All kidding, aside, I wonder why so many municipalities don't require any standard of education/qualification or expertise for this position.


----------



## mtlogcabin (Oct 23, 2009)

Re: BO required to have CBO cert?

The state requires the inspectors to be certified in the discipline they inspect but NO requirements for the Building Official


----------



## Uncle Bob (Oct 23, 2009)

Re: BO required to have CBO cert?

Paul,

No Requirement for Building Official.

I was a Building Official for a small community (less than 4,000 pop.) in Texas, for 3 years; and, I had only a State Plumbing Inspector's License.  The only State requirement is that if you inspect Plumbing, you must have a State Plumbing Inspector's License.  Other than that, it is up to the AHJ, to decide what qualifications and/or certifications they "hope for".

Many municipalities use an Assistant City Manager/ Manager, City Planner, the Mayor, Public Works Director, Fire Chief, or anyone else; who they feel will properly appy the political whims of the AHJ; and not offend any benefactors of the City governing body.

In other words; compliance with the wishes of the Local Home Builder's Association *is an amendment to the adopted codes.*

Uncle Bob


----------



## High Desert (Oct 23, 2009)

Re: BO required to have CBO cert?

Oregon has had mandatory building official certification since about late 70's I believe. About 2 years ago, the state started recognizing the ICC CBO as an equivalent certification. Now in order to become a B.O., you have to obtain the ICC CBO cert.
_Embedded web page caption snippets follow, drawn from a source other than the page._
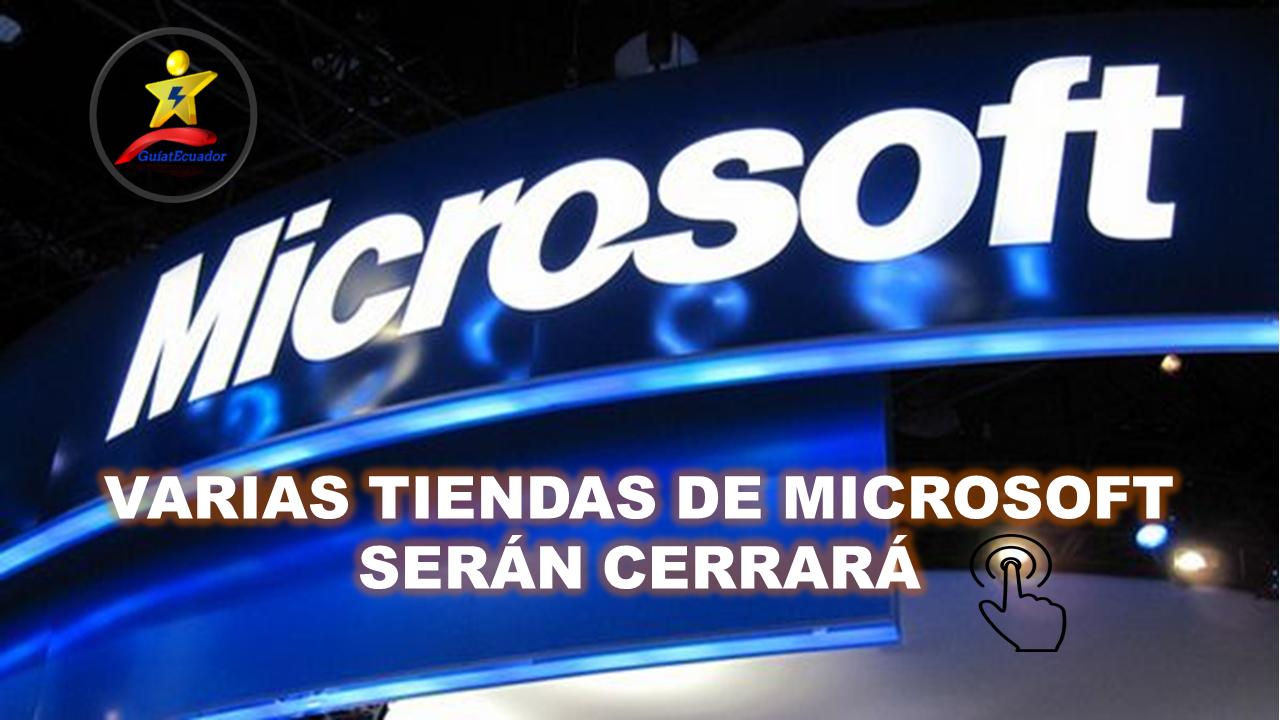 Tiendas de Microsoft serán cerrará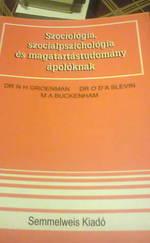 Szociológia, szociálpszichológia és magatartástudomány ápoloknak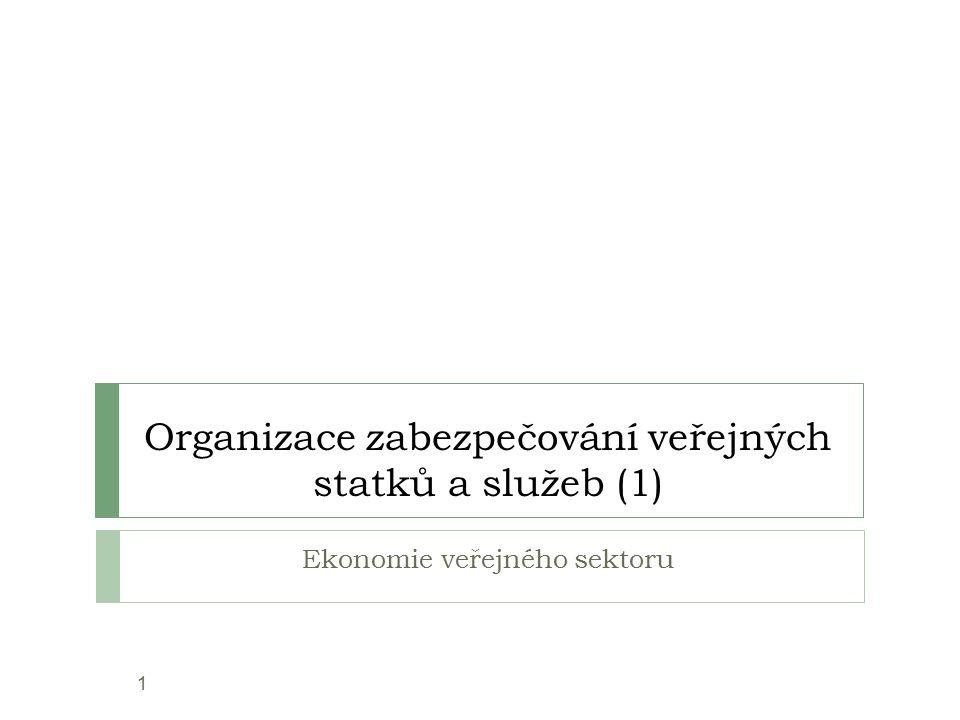 Organizace zabezpečování veřejných statků a služeb (1)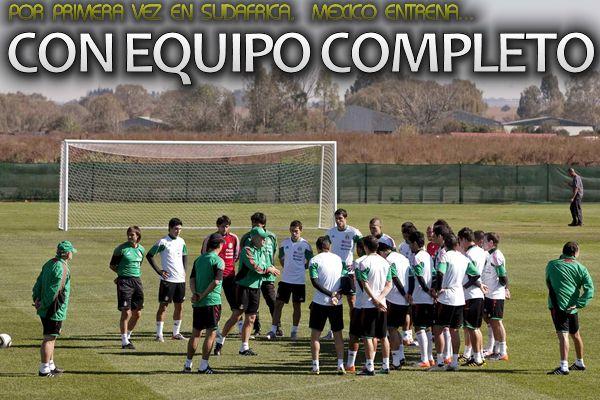 Mexico entrena con equipo completo a cuatro dias de inauguracion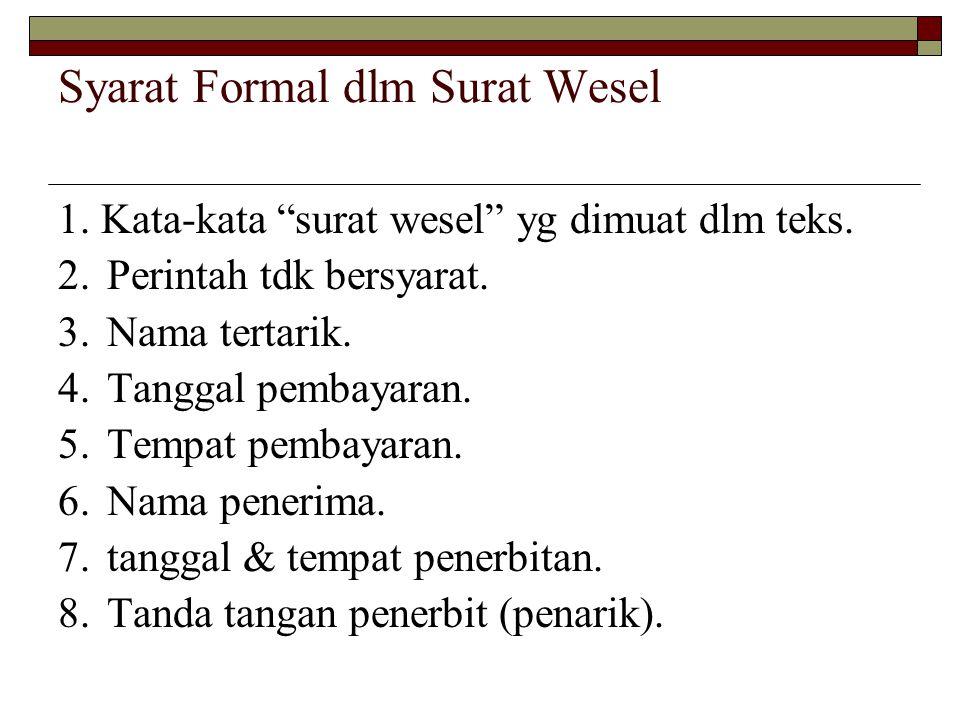 """Syarat Formal dlm Surat Wesel 1. Kata-kata """"surat wesel"""" yg dimuat dlm teks. 2.Perintah tdk bersyarat. 3.Nama tertarik. 4.Tanggal pembayaran. 5.Tempat"""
Those of us that had the previous state certification aren't required to get the CBO, for now at least. I am working on mine though.


----------



## FM William Burns (Oct 23, 2009)

Re: BO required to have CBO cert?

Not in Michigan either


----------



## fatboy (Oct 30, 2009)

Re: BO required to have CBO cert?

No requirement in CO...........


----------



## JBI (Oct 30, 2009)

Re: BO required to have CBO cert?

NYS is interesting... To get hired, no. You do need to either pass a civil service exam and get on the local list OR be certified.

The certifications offered by NYS are Code Enforcement Official (the whole banana) or Code Compliance Technician (limited cert for limited duties). Per State Law, in order to enforce the State Code you have (used to be) 18 months to obtain your cert (might be less now?).

Within the last year or two, Codes Division has worked with ICC to make ICC credits useable by State certified CEOs for in-service credit. Not sure where they are with accepting ICC certs outright, or reciprosity for NYS to ICC.

It was always my understanding that our State training program was well respected in other States under the Legacy Codes.


----------



## peach (Oct 31, 2009)

Re: BO required to have CBO cert?

should have to...  sadly, it's not a requirement almost anywhere.

back when I took mine (last century.. jeez)... it was mostly administration, legal and budgeting... not so much technical (well, ok..the technical part was sort of a slow pitch softball)..

it qualifies one to be an administrator.. not an inspector or plan reviewer.  Dress up pretty to go in front of the city council and court; not to speak to the technical issues.

A good building official will know what they don't know and have trusted staff to advise on the technical issues (unless they are very, very good and have grown up thru the codes into their position)....


----------



## fw. (Nov 3, 2009)

Re: BO required to have CBO cert?

Minnesota requires that the Building Official be state certified, small jurisdictions can get by with a limited certification.  Last year they required that any inspectors under the building official also be certified, or the building official provide proof that they are getting continuing education.


----------



## packsaddle (Nov 3, 2009)

Re: BO required to have CBO cert?

Why?

Apparently, you only need one ICC certification to be President of ICC.


----------